Exercise instructions
(A) Summarize the Telus stock pick write-up in two sentences.
(B) Carry on the Telus stock pick write-up from its final sentence.
___ Text for analysis ___
However, there are quite a few examples of yields floating around in the market today in the 6-9% range and, barring some unusual development, are likely to stick around. Some of them might even grow a bit, as I suspect the current 7% yield at this featured stock will.
Foolishly yours,
Nate Parmelee
Senior analyst, Stock Advisor Canada
“Best Buys Now” Pick #1:
Telus (TSX:T)
To be fair, the recent headlines about the communications industry aren’t great. That’s certainly weighing on Telus’s (TSX:T) share price. I also think there is a pretty good argument that, at this point, the sales opportunities for current technologies are close to saturated. But there will be new, faster wireless technology to sell in the future, and Telus generally ranks highly — or at least better than its competitors — on service with competitive pricing. So, this isn’t a business in decline.
___ Data excerpt ___
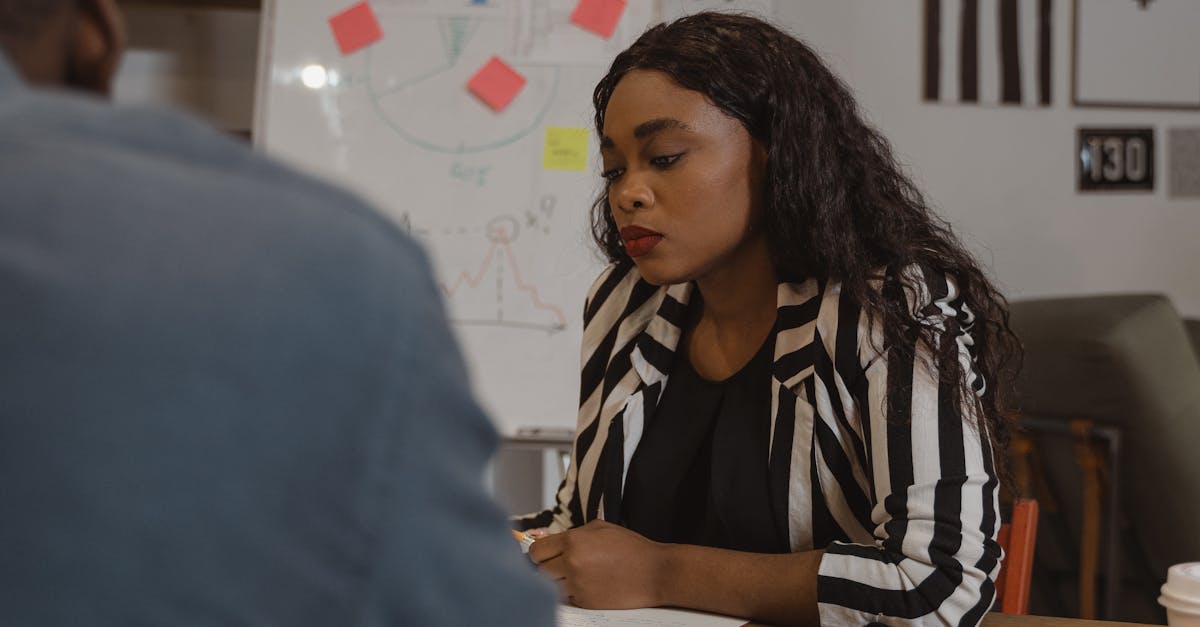 Focused professional woman in a meeting with a colleague at work.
___
Task-by-task results
(A) Yields of 6–9% are fairly common in today's market and will probably last, and the writer expects the featured stock's current 7% yield to grow a bit. The first "Best Buys Now" pick, Telus, is weighed down by poor industry headlines and possibly near-saturated sales of current technologies, but new wireless technology ahead and its strong service at competitive prices mean the business is not in decline.

(B)
Bears will say that Telus’s dividend is unsustainable because it’s so far beyond the company’s net income. This argument doesn’t hold any water for me, though. Dividends are paid with cash flow, and last year’s free cash flow amply covered the dividend. More importantly, capital spending at Telus is in decline now that its fibre network is built, which means higher free cash flow.
In fact, I suspect Telus will raise its dividend this year. So, that 7% dividend yield that’s on offer now is likely to deliver a higher effective yield on today’s purchase price later this year. That is, of course, assuming the shares are bought while the share price is depressed.